Commande publique - Un soumissionnaire unique pour un marché passé sans publicité ni mise en concurrence...
Dans un arrêt du 28 janvier 2013, le Conseil d'Etat se prononce sur le respect des principes de liberté d'accès à la commande publique et d'égalité de traitement des candidats, donnant raison au département du Rhône dans l'affaire de l'achat de places pour les matchs de l'Olympique lyonnais. Plus précisément, il annule un arrêt de la cour administrative d'appel (CAA) de Lyon selon lequel le conseil général du Rhône ne pouvait acheter des prestations à l'Olympique lyonnais sans procéder à une mise en concurrence.
Le département du Rhône avait lancé des consultations en vue de passer des marchés à bons de commande pour des abonnements, places et "pass" permettant d'assister aux matchs de l'Olympique lyonnais. L'association des contribuables actifs du Lyonnais (CanolL) a saisi le tribunal pour l'annulation des délibérations par lesquelles la commission permanente du conseil général du Rhône avait lancé les consultations. Le tribunal ayant rejeté sa demande, la Canol saisit la cour administrative d'appel qui annule ces délibérations "au motif que l'achat de ce type de prestations ne pouvait se faire sans mise en concurrence entre les prestataires du secteur" (sur cet arrêt de la CAA, voir ci-contre notre article du 5 janvier 2012).

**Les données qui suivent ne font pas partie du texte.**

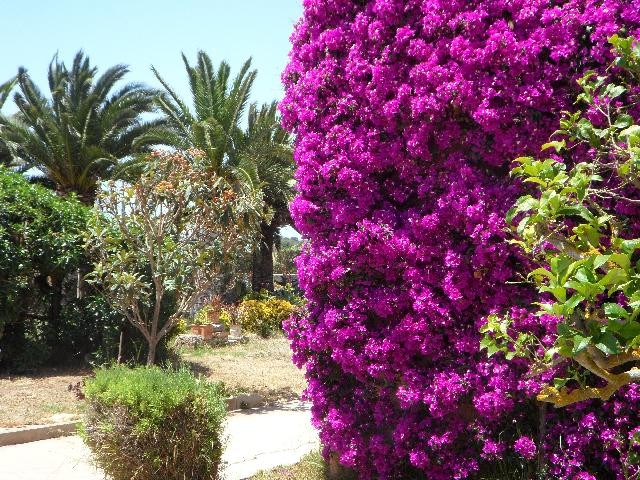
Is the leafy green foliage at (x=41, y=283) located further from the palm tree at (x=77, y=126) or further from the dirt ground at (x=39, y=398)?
the palm tree at (x=77, y=126)

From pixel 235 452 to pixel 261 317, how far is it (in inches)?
482

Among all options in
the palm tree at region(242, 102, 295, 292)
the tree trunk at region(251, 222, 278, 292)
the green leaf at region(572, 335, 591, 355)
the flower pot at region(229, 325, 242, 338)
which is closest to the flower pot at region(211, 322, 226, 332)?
the flower pot at region(229, 325, 242, 338)

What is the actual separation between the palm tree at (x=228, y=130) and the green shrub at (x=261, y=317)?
5.46 feet

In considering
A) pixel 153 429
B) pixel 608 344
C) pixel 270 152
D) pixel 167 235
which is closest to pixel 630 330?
pixel 608 344

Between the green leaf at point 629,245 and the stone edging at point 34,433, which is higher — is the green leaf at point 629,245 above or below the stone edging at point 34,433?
above

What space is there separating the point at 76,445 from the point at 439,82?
5942 mm

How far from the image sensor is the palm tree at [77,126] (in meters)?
21.2

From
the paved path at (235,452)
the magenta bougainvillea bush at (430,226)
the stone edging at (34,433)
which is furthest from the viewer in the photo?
the stone edging at (34,433)

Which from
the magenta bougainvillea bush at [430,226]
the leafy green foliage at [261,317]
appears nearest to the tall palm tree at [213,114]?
the leafy green foliage at [261,317]

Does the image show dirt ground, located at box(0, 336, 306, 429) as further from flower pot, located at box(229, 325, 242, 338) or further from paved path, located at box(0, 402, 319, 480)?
flower pot, located at box(229, 325, 242, 338)

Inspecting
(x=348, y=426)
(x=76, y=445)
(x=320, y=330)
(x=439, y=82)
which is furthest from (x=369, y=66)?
(x=76, y=445)

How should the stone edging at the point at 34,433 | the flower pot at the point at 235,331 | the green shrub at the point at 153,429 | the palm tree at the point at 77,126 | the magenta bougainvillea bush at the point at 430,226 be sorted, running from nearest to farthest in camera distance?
the magenta bougainvillea bush at the point at 430,226
the green shrub at the point at 153,429
the stone edging at the point at 34,433
the flower pot at the point at 235,331
the palm tree at the point at 77,126

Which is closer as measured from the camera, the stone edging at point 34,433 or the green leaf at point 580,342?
the green leaf at point 580,342

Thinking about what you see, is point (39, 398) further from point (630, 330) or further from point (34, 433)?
point (630, 330)
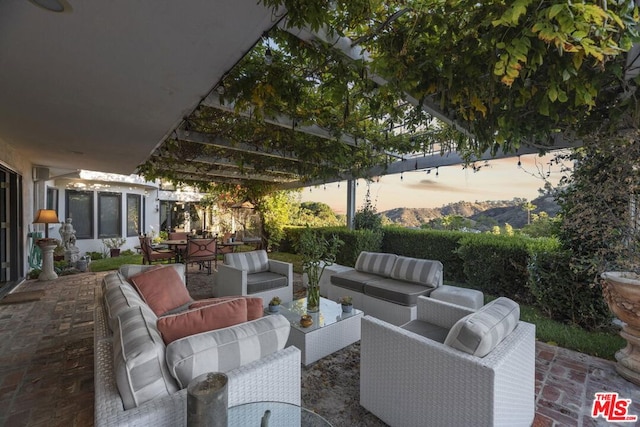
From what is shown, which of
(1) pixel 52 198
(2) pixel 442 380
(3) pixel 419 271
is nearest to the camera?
(2) pixel 442 380

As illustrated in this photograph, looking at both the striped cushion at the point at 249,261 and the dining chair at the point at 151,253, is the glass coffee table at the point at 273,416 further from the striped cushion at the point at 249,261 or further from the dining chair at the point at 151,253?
the dining chair at the point at 151,253

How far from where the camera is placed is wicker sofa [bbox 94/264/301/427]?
126 cm

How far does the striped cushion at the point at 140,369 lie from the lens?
1.28 metres

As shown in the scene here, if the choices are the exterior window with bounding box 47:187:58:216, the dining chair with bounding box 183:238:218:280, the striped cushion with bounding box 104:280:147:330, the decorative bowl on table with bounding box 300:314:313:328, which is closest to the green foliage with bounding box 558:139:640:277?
the decorative bowl on table with bounding box 300:314:313:328

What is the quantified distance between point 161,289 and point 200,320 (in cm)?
154

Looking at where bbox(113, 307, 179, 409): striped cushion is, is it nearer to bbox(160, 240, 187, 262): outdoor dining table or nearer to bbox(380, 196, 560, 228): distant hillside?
bbox(160, 240, 187, 262): outdoor dining table

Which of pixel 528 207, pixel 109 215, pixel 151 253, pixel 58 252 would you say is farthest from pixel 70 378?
pixel 109 215

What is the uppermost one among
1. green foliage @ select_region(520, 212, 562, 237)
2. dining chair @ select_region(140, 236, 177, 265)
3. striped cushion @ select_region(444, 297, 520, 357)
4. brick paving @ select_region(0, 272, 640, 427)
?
green foliage @ select_region(520, 212, 562, 237)

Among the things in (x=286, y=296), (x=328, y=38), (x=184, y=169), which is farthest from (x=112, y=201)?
(x=328, y=38)

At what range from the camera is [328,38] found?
2.10 meters

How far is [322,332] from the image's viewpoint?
9.81 feet

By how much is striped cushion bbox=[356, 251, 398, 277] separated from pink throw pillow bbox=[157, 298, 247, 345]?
3.02 m

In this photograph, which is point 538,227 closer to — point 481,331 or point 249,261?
point 481,331

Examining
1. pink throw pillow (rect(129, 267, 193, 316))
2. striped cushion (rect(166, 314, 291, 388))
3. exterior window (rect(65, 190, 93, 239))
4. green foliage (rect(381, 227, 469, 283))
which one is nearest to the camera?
striped cushion (rect(166, 314, 291, 388))
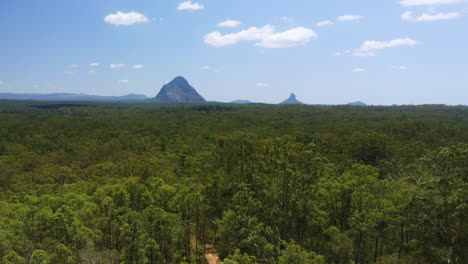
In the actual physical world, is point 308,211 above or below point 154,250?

Suite au pourvoi du département, le Conseil d'Etat annule l'arrêt de la cour d'appel et tient le raisonnement suivant :
Oui, les contrats en cause étaient des marchés publics
Les juges de la Haute Cour se prononcent sur la nature des contrats dont l'objet était principalement l'achat de places pour valoriser l'activité sportive auprès des collégiens et des jeunes en difficulté du département et encourager l'encadrement bénévole de cette activité. Cet objet répond donc "à une mission d'intérêt général" dont le département a la charge conformément à l'article L.100-2 du Code du sport qui donne aux collectivités la possibilité de participer à la promotion et au développement des activités physiques et sportives. Afin de promouvoir cette activité, l'article L.113-3 du Code du sport permet aux collectivités territoriales de passer des contrats de prestations de services avec les sociétés sportives, permettant l'acquisition de places pour des rencontres sportives. De cette analyse, le Conseil d'Etat conclut que les marchés en cause répondent aux besoins du département du Rhône et qu'il s'agit bien de marchés publics au sens de l'article 1 du CMP. Cet article dispose que "les marchés publics sont les contrats conclus à titre onéreux entre les pouvoirs adjudicateurs et des opérateurs économiques publics ou privés, pour répondre à leurs besoins en matière de travaux, fournitures et services." Il est intéressant de noter que le pouvoir adjudicateur avait respecté la procédure en déterminant la nature et l'étendue des besoins à satisfaire conformément à l'article 5 CMP.
Lancer une procédure d'achat alors qu'un seul candidat peut y répondre : oui c'est possible
L'article 28 CMP permet de conclure des marchés à procédure adaptée en dérogeant aux règles de publicité et de mise en concurrence notamment quand l'objet du marché le justifie. En l'espèce, l'analyse des délibérations litigieuses montre que l'objet des marchés était l'achat de billets pour participer aux matchs de l'Olympique lyonnais et non pas de faciliter l'accès au spectacle sportif, promouvoir l'activité sportive et encourager son encadrement bénévole. Dans la mesure où le Club de football de l'Olympique lyonnais était le seul distributeur des billets, le département a légalement décidé que les marchés seraient passés sans publicité ni mise en concurrence.
Par cette décision, le Conseil d'Etat entérine la possibilité de lancer un marché public alors qu'un seul candidat peut y soumissionner.